Red Bull se une a la revolución. Sin el KERS que Flavio Briatore quiere tirar al mar. Sin el doble difusor trasero sobre el que Brawn GP edifica su reinado. Con un buen coche y con el piloto más prometedor de la fórmula 1. Con estos ingredientes, la escudería logró el primer triunfo de sus cuatro años de historia. El RB5 y Sebastian Vettel reinaron en la lluvia de Shanghái. Y Mark Webber completó el doblete. Jenson Button esta vez tuvo que conformarse con un duelo con el austríaco y con el tercer escalón del podio. Fernando Alonso partió de la segunda plaza, quedó relegado a la última cuando repostó justo antes de que fuera retirado el coche de seguridad, y acabó noveno tras protagonizar un trompo que cortó su vuelo hacia puestos mejores.

Más que alas, Red Bull les da aletas a sus pilotos.

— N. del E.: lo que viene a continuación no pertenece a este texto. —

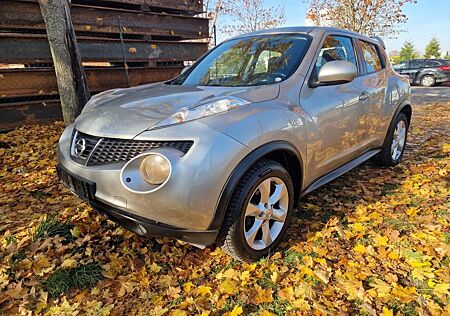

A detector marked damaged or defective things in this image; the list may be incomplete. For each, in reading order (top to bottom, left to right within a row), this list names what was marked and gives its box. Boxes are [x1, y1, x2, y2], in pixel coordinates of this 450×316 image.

Navegaron a toda máquina en otro gran premio atípico, repleto de acrobacias acuáticas, con una salida lanzada, con los coches en comitiva detrás del safety car . Vettel fue Neptuno en China. Capeó el temporal que arruinó más de una estrategia, en el que Alonso fue la gran víctima.

Solo Button se atrevió a flirtear con los Red Bull. Pero cuando parecía que el líder del Mundial se disponía a reclamar su dominio en la pista, Kubica embistió a Trulli y trajo de vuelta el coche de seguridad.

Lewis Hamilton, condenado a las remontadas, fue el más osado en Shanghái y firmó adelantamientos cuando la visibilidad era más que dudosa, con maniobras que se movían entre genialidad y el arrebato. Acabó en la sexta plaza. Un pobre botín para el campeón mundial.

Pero el Titanic de este Mundial es Ferrari. Su hundimiento ya histórico. Felipe Massa no acabó la carrera y Kimi Raikkonen finalizó décimo. Ninguno de ellos ha conquistado un solo punto.

Mientras los ilustres siguen lamiéndose las heridas, confiando en milagros de difusores y renunciado cada vez más al KERS, comprueban que emerge un nuevo rival, cuya sombra amenazante ya asomaba en los entrenamientos. Red Bull, conocido en el circo del motor como el Chelsea del paddock por su derroche económico, prueba por fin el sabor del triunfo. Y se levanta contra el orden establecido.